> **Text passage**:
When the Lewis and Clark expedition left St. Louis in May of 1804 the captains knew that they would face many challenges; not the least of which would be the many illnesses and injuries that plagued them all the way to the Pacific and back! Lewis’s crash course in medicine would be put to good use as he faced cases of: heatstroke, frostbite, hypothermia, a dislocated shoulder, strained back, various cuts and bruises (from cacti, an axe, etc.), diarrhea / dysentery, syphilis, boils, a gunshot wound, fleas, lice, and other pests. There were also less clear cut ailments like ague (fever and chills), intestinal disorders, and stomach complaints. Such disorders might have been caused by bugs (fleas, ticks, mosquitoes) parasites in the food and water of the expedition, malaria, or other viral infections.

> **Supplied information**:
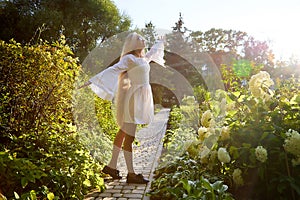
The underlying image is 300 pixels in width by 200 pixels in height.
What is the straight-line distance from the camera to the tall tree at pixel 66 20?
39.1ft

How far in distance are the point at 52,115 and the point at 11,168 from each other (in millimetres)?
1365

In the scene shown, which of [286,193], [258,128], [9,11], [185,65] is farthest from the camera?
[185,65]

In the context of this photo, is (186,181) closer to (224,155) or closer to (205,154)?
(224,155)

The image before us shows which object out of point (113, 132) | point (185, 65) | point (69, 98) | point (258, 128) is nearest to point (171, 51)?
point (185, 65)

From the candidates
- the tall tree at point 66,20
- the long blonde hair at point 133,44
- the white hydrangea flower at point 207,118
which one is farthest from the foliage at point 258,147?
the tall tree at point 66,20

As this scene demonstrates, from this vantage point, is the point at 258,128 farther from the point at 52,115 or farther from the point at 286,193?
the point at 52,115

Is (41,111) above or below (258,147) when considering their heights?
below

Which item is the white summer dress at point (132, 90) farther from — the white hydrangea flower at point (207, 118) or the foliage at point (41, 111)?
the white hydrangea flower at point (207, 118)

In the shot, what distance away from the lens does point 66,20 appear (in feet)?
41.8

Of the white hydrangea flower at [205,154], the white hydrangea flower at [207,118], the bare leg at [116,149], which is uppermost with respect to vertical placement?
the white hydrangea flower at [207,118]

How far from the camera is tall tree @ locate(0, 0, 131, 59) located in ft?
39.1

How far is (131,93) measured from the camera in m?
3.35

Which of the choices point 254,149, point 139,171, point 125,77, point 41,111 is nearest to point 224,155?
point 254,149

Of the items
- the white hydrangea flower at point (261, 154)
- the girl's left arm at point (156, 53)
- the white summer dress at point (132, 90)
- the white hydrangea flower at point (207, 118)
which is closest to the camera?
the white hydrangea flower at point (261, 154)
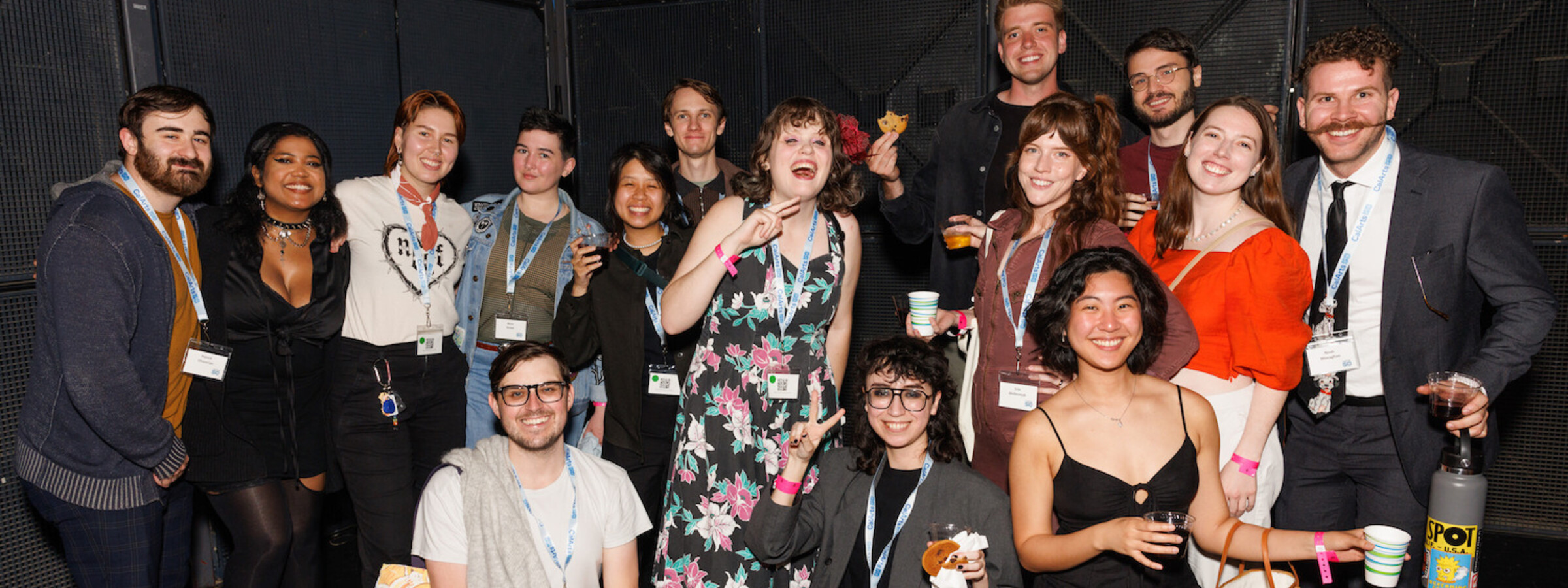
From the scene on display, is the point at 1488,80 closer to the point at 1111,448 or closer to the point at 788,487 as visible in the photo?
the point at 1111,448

--

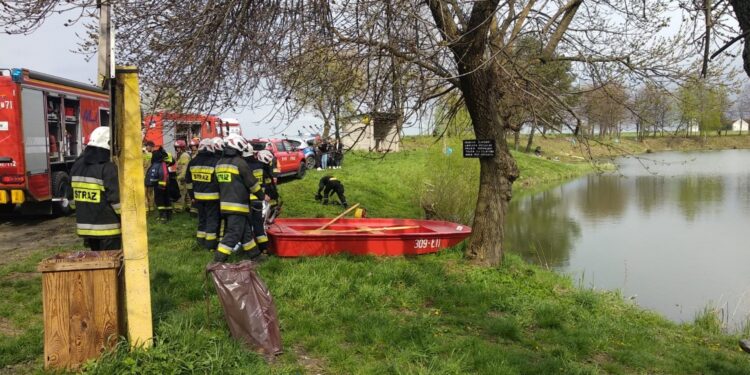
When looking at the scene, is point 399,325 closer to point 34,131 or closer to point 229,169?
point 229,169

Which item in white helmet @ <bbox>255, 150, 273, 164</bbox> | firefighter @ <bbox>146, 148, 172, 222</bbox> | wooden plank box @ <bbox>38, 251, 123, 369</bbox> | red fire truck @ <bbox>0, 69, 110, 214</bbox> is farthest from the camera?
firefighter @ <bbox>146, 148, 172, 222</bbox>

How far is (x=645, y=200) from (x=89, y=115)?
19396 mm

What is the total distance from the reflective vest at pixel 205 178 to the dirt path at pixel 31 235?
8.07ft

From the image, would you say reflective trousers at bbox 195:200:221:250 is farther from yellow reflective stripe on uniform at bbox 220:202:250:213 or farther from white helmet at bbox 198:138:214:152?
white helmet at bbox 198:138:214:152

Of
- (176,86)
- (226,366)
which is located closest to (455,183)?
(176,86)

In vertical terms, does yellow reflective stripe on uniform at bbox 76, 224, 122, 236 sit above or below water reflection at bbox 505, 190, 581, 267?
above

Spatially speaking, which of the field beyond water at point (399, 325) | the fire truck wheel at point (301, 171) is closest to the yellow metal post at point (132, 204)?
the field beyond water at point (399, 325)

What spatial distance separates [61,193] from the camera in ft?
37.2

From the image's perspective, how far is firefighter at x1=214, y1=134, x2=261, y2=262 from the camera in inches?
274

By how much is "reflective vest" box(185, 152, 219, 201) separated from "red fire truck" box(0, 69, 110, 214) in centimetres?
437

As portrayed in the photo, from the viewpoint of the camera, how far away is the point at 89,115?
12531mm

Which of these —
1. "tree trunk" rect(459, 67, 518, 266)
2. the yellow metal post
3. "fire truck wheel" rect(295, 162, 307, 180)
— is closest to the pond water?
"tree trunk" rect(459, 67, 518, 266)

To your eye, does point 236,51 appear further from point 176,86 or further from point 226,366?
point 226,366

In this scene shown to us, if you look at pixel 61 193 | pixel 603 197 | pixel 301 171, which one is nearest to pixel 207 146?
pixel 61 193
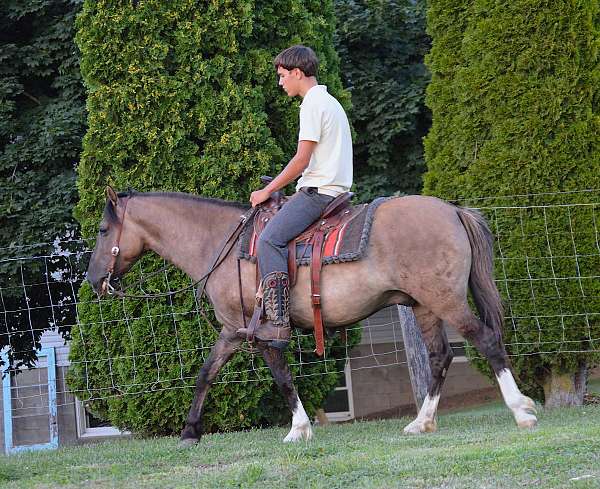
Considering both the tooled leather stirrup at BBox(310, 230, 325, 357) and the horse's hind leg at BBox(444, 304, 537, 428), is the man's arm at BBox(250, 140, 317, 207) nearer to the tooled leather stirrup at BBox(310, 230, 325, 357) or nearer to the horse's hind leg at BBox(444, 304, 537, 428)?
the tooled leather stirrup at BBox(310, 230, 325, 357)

--

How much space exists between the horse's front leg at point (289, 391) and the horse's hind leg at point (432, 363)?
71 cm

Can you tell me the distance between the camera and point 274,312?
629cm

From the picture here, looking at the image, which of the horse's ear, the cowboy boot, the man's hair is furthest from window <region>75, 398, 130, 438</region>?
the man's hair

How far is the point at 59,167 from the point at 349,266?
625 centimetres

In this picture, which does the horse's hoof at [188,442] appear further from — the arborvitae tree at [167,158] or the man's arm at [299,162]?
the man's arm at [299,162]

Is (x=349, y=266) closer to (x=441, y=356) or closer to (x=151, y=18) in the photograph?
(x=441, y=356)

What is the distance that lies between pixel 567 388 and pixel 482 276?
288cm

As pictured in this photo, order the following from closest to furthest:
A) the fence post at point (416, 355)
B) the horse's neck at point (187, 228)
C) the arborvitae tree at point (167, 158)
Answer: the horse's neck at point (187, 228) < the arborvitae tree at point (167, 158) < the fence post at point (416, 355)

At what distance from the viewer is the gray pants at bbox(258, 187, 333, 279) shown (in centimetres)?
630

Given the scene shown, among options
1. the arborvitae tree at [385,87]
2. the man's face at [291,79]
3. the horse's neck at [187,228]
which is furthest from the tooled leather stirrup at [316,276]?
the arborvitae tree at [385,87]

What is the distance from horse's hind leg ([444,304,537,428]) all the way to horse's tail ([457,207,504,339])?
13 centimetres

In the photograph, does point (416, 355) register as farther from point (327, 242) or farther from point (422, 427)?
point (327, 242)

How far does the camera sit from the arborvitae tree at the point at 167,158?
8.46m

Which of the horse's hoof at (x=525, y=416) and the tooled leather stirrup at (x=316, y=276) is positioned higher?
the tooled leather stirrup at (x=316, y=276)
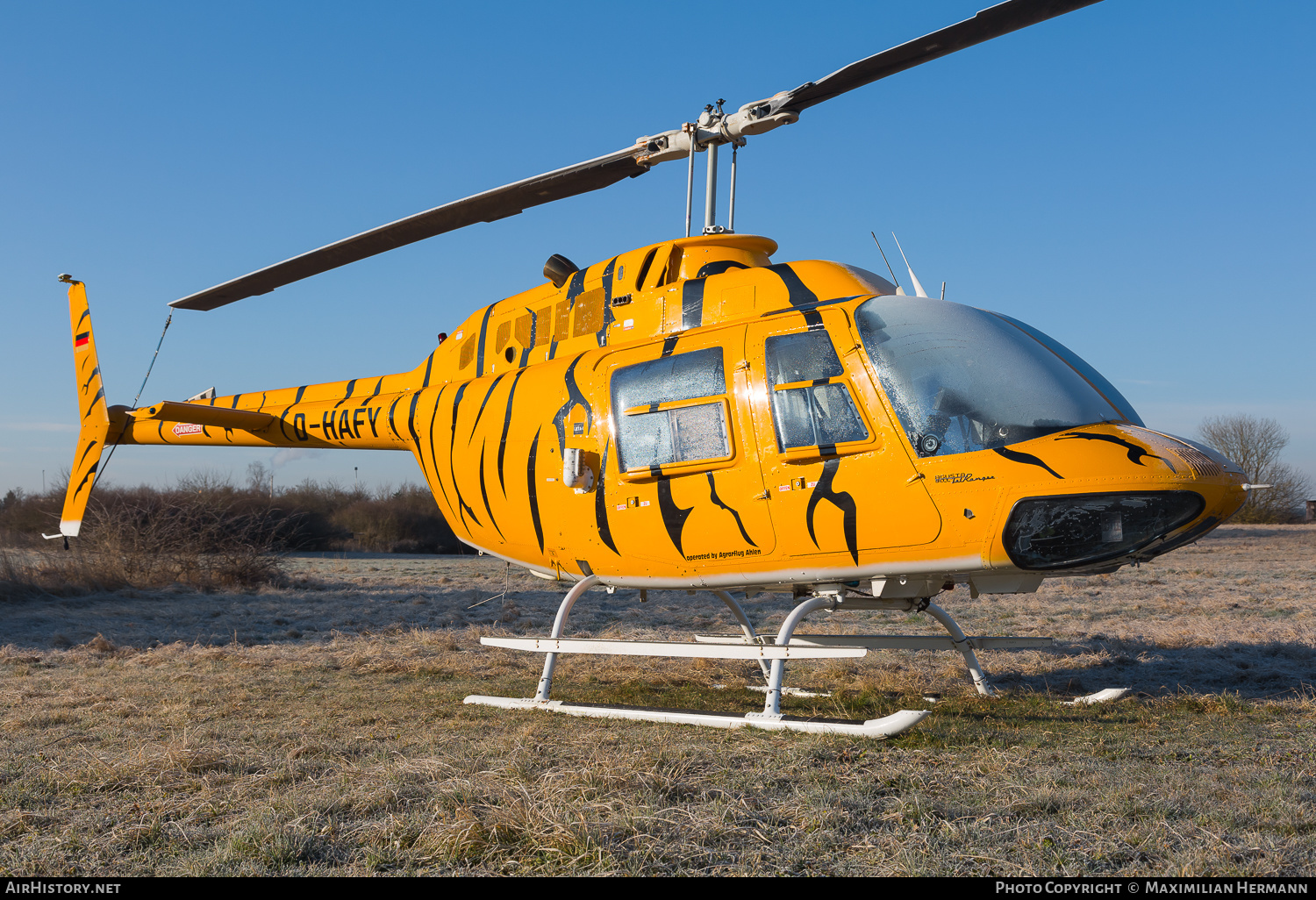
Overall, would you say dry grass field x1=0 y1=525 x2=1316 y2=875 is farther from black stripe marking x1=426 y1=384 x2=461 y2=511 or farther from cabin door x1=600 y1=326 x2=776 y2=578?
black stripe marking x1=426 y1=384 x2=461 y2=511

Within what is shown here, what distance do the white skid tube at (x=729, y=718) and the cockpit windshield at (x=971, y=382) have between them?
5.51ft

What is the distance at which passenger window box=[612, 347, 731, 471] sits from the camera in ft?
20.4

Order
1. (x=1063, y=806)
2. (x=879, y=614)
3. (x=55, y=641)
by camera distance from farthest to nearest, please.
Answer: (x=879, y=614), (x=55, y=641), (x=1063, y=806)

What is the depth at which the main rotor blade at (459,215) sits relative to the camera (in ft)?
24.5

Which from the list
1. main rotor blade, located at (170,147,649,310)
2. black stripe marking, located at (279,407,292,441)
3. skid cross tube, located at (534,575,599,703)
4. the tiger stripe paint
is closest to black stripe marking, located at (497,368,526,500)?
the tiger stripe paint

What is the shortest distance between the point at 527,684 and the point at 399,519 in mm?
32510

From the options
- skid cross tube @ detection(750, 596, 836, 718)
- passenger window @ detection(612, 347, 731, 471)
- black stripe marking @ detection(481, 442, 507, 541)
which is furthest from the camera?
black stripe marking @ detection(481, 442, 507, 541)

> **Set of tasks**:
a) According to the passage on illness during the Lewis and Clark expedition, what symptoms make up the ailment called ague?
b) Write the next part of the passage on illness during the Lewis and Clark expedition, starting after its final sentence.

> **Results of the exercise**:
a) Fever and chills.

b)
In the Journals of Lewis and Clark, the reader finds instances in which both explorers make reference to illness, and medical treatment. Yes, Clark served as camp doctor right along with Lewis! Even though Clark had not had the advantage of formal training, he would have shared Lewis’s “frontier upbringing” and military background, so was quite proficient at ministering to the medical needs of his men. It is obvious that Dr. Rush had an impact on the young captains. On July 7, 1804, Clark wrote that “one man verry Sick, Struck with the Sun.” He was referring to Robert Frazer, who according to Dr. David Peck, was probably suffering from heatstroke or heat exhaustion. The logical treatment for either ailment would have been shade, rest, and the consumption of liquids to re-hydrate the soldier. Clark wrote that “Capt. Lewis bled him & gave Niter which has revived him much.” In this case, Dr. Peck notes that bloodletting probably worsened Frazer’s condition, leading to even further dehydration and exhaustion. Though Frazer survived, it was probably NOT due to Lewis’s treatment! Clark used blood letting on at least two other occasions that are noted in the journals. On January 26, 1805 one of the men was diagnosed with pleurisy (an infection of the lungs and or chest cavity), and Clark wrote that he treated this man with a “Bleed.” Clark also used the lancet on Sacagawea after she became ill in June of 1805. On the 10th of that month, he noted that “our Indian woman verry sick” and recorded that he “blead her.” Though we do not know what afflicted Sacagawea, Clark showed great concern for the young Indian mother, and tried several different treatments before affecting a “cure”.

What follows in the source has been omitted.